Warning: Unable to verify antiderivative.

[In]

Integrate[(d*Sec[e + f*x])^m/(a + b*Tan[e + f*x]),x]

[Out]

((d*Sec[e + f*x])^m*(b - b*(Sec[e + f*x]^2)^(m/2) + a*m*Hypergeometric2F1[1/2, 1 - m/2, 3/2, -Tan[e + f*x]^2]*

Tan[e + f*x] + (b*AppellF1[-m, -1/2*m, -1/2*m, 1 - m, (a - I*b)/(a + b*Tan[e + f*x]), (a + I*b)/(a + b*Tan[e +

f*x])]*(Sec[e + f*x]^2)^(m/2))/(((b*(-I + Tan[e + f*x]))/(a + b*Tan[e + f*x]))^(m/2)*((b*(I + Tan[e + f*x]))/

(a + b*Tan[e + f*x]))^(m/2))))/(f*(a + b*Tan[e + f*x])*(a*m*Hypergeometric2F1[1/2, 1 - m/2, 3/2, -Tan[e + f*x]

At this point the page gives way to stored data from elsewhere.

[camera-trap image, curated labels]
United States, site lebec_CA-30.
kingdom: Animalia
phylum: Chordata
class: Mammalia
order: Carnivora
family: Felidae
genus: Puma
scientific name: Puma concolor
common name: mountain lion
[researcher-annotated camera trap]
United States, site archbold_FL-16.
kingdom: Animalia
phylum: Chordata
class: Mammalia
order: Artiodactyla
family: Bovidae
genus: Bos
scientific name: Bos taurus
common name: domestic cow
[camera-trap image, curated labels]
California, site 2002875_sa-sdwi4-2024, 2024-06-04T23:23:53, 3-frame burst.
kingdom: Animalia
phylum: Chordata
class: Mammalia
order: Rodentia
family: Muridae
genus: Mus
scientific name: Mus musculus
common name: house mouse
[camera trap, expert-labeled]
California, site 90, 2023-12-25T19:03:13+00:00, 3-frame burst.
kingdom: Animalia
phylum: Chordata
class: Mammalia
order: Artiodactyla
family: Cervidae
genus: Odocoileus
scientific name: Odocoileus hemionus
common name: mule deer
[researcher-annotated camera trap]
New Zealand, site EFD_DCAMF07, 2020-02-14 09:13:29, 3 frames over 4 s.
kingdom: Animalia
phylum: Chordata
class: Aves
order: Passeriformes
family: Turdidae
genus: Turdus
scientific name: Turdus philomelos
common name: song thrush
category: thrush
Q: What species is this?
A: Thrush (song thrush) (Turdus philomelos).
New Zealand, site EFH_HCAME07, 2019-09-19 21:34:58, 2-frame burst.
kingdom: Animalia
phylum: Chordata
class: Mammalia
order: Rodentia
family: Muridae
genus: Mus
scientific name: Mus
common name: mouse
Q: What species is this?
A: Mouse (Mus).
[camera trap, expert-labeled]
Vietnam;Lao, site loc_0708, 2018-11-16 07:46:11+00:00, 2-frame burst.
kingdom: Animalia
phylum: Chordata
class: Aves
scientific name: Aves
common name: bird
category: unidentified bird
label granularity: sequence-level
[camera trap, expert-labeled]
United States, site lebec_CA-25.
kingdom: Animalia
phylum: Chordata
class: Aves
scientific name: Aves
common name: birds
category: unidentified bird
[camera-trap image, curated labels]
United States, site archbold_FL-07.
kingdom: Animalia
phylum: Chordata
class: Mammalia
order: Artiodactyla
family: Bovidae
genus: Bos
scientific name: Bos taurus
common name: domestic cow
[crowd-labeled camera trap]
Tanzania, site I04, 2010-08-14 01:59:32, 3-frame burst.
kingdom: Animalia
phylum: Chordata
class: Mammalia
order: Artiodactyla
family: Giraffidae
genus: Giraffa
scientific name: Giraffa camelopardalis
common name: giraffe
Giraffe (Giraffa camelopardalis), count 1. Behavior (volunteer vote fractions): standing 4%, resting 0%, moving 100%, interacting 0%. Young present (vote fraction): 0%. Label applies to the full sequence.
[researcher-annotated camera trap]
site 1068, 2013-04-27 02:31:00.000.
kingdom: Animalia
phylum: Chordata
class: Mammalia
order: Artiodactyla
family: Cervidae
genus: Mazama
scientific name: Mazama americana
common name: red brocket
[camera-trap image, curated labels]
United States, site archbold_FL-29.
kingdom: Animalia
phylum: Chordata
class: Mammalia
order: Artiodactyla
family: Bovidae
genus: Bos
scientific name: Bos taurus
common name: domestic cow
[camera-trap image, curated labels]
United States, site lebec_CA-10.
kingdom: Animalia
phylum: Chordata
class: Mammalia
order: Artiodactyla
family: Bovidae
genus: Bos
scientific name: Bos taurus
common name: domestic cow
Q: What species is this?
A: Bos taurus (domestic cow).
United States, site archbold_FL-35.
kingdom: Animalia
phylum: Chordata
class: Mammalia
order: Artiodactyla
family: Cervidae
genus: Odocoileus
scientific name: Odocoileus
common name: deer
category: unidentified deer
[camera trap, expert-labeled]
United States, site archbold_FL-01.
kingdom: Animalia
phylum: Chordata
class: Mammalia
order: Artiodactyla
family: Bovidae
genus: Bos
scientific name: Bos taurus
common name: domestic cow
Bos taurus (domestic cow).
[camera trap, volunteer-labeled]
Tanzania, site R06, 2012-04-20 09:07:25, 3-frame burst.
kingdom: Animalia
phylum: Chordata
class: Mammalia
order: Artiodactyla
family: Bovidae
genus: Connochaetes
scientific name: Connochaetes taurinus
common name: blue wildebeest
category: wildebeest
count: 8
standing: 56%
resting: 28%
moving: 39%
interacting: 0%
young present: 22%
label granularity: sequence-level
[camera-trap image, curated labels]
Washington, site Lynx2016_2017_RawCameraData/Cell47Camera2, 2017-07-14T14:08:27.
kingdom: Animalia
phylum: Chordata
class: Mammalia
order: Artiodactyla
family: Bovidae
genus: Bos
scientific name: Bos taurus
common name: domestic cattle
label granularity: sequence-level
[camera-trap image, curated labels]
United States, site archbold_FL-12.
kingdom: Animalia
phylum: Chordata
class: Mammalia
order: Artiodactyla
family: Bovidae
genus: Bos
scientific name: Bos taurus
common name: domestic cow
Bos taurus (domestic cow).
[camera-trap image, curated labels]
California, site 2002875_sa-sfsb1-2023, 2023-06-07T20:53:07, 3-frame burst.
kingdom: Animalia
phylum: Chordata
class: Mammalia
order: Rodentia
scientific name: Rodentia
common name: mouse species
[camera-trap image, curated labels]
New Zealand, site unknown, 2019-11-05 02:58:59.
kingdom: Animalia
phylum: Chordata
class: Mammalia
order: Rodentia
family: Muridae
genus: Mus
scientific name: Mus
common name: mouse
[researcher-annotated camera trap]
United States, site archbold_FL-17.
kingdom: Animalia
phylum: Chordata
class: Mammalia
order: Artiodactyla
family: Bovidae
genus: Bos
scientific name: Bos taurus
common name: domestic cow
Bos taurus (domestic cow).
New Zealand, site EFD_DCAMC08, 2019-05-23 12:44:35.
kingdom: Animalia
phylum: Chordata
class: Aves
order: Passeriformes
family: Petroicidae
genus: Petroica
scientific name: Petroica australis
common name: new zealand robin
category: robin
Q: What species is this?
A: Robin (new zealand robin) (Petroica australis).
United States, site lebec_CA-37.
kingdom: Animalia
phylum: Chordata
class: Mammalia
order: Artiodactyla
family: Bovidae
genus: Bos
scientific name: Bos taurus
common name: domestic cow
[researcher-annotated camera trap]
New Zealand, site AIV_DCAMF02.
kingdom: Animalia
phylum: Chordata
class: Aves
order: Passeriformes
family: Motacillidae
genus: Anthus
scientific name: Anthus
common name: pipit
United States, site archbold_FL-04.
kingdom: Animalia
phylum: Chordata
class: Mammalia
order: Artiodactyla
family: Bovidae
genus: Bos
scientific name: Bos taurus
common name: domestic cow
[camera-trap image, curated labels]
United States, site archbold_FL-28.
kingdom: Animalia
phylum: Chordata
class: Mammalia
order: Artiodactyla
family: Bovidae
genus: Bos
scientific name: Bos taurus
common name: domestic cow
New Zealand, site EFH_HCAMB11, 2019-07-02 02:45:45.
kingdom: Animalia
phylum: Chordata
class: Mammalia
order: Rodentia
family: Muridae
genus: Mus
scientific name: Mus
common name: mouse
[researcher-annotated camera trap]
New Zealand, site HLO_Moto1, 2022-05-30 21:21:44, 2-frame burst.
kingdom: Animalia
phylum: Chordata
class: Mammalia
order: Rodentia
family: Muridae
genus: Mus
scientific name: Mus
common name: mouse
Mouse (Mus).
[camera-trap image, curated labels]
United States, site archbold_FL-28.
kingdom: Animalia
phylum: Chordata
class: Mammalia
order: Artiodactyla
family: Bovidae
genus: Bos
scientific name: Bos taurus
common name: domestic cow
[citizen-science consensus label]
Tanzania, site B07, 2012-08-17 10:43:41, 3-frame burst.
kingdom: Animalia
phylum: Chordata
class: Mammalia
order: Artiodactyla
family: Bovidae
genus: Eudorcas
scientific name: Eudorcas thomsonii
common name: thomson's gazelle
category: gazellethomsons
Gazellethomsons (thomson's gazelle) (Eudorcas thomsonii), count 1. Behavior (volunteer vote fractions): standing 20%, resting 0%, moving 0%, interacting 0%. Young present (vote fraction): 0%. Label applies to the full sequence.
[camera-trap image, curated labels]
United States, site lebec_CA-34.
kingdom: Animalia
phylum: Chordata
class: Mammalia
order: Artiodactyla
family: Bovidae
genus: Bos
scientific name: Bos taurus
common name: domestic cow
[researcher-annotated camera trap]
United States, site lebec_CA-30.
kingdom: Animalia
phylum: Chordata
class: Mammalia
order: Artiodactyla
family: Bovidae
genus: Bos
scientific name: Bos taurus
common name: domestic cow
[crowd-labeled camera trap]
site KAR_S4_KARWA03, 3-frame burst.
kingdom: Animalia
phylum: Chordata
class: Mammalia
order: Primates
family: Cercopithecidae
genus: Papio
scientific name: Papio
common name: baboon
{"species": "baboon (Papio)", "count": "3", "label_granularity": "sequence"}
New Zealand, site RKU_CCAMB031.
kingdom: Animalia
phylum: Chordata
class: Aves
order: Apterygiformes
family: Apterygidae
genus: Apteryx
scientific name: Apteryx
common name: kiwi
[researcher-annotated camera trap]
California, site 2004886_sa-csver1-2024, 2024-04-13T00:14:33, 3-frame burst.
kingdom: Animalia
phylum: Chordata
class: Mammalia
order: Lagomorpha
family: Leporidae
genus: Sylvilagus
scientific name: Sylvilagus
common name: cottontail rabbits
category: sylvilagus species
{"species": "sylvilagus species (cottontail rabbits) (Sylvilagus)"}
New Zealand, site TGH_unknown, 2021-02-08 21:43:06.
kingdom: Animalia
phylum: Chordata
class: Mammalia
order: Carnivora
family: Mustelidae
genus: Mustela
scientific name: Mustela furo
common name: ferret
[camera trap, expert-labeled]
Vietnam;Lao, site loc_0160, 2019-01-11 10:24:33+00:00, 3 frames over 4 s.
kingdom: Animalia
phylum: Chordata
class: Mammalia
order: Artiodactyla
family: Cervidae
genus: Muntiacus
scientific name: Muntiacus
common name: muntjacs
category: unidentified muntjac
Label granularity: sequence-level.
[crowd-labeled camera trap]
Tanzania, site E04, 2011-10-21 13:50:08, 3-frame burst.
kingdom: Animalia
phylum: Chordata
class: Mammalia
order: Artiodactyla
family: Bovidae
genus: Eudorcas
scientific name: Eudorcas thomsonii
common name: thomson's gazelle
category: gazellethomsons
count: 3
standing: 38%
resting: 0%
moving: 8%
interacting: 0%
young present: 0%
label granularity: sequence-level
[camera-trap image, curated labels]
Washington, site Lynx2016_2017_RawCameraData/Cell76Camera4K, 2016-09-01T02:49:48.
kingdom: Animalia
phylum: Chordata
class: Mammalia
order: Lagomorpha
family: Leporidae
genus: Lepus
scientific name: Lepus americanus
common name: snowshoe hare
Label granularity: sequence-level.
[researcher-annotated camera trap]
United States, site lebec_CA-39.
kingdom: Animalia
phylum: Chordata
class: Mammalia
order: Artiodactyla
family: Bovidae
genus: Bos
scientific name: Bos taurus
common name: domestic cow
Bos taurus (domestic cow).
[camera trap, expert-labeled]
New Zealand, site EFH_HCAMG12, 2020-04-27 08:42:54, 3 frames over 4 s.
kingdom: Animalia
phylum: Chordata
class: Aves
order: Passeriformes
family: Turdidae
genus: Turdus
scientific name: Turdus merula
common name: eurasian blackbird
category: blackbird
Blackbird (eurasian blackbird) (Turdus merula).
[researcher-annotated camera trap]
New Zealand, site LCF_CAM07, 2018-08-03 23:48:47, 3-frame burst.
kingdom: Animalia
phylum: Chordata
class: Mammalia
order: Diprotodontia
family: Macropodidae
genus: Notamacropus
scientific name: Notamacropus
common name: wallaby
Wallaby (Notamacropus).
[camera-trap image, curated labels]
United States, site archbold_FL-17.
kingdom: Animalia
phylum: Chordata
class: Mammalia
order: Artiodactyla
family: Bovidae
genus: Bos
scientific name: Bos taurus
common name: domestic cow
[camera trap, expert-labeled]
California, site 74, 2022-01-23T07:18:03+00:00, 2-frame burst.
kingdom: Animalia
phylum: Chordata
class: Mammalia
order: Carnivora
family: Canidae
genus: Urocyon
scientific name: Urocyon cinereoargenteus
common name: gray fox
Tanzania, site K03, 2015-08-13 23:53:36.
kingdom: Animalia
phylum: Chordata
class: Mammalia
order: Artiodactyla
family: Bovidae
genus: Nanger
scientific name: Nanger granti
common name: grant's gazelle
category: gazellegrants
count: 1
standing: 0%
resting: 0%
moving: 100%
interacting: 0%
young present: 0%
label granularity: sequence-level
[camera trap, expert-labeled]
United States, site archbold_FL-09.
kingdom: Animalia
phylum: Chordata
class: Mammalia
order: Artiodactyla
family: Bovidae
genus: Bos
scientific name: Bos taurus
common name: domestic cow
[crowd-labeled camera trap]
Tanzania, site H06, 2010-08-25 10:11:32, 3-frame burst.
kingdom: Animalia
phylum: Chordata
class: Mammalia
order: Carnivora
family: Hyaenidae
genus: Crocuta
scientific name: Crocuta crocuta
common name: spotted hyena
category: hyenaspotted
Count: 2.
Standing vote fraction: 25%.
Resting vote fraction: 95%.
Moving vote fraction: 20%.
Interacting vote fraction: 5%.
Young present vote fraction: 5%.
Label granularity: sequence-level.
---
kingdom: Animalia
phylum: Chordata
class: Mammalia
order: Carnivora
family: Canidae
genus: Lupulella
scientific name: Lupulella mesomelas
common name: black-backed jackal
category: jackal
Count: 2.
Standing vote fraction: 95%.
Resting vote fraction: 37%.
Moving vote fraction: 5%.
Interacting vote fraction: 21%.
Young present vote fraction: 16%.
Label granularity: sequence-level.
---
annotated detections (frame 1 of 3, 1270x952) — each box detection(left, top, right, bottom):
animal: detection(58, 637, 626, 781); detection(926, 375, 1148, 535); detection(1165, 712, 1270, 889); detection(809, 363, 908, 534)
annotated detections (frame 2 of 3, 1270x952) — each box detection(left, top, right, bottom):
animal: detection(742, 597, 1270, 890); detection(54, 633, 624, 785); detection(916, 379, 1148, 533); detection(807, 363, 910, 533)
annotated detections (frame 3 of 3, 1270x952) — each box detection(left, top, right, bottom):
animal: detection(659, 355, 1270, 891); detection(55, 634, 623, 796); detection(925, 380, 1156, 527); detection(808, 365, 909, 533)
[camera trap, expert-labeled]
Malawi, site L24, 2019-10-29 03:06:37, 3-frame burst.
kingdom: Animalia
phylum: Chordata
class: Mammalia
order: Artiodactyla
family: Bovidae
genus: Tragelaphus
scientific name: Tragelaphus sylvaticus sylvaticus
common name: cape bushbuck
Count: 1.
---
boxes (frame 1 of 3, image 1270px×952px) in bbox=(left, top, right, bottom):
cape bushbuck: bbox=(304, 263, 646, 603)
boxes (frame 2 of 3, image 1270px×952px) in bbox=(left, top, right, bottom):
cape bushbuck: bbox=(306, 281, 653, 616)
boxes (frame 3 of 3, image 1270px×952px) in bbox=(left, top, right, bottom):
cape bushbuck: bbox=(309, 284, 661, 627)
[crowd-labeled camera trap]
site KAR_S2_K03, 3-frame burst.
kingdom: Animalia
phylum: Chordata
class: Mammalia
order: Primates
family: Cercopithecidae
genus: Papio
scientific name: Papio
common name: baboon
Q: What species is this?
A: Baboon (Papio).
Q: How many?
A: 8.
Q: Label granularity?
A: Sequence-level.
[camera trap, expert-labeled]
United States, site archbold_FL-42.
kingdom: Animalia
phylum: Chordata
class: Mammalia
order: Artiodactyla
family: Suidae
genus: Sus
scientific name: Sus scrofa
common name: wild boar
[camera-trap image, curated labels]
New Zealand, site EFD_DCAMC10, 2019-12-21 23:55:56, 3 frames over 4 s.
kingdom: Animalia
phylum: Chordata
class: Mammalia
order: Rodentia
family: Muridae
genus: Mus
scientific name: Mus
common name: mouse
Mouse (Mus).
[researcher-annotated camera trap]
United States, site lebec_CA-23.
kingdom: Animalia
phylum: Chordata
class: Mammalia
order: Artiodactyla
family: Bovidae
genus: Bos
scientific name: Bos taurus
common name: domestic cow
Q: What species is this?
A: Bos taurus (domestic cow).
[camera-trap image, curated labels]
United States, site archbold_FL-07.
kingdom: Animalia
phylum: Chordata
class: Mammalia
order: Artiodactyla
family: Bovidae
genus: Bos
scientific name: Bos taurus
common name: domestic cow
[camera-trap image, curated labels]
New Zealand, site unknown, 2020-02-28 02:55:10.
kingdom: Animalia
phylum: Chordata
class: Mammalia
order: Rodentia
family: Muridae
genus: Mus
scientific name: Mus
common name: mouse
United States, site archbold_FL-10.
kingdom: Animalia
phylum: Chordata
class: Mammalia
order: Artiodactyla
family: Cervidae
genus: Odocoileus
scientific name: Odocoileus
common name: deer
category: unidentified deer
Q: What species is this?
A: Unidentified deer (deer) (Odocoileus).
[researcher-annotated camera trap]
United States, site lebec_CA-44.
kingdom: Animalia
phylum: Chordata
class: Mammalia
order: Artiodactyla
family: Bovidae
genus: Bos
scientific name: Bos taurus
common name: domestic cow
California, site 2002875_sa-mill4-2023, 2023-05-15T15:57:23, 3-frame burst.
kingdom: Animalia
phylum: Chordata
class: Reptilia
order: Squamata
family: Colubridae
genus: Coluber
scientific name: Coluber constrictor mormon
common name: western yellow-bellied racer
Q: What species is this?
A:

^2]*Sec[e + f*x]^2 - b*m*(Sec[e + f*x]^2)^(m/2)*Tan[e + f*x] + (b*m*AppellF1[-m, -1/2*m, -1/2*m, 1 - m, (a - I

*b)/(a + b*Tan[e + f*x]), (a + I*b)/(a + b*Tan[e + f*x])]*(Sec[e + f*x]^2)^(m/2)*Tan[e + f*x])/(((b*(-I + Tan[

e + f*x]))/(a + b*Tan[e + f*x]))^(m/2)*((b*(I + Tan[e + f*x]))/(a + b*Tan[e + f*x]))^(m/2)) + (b*(Sec[e + f*x]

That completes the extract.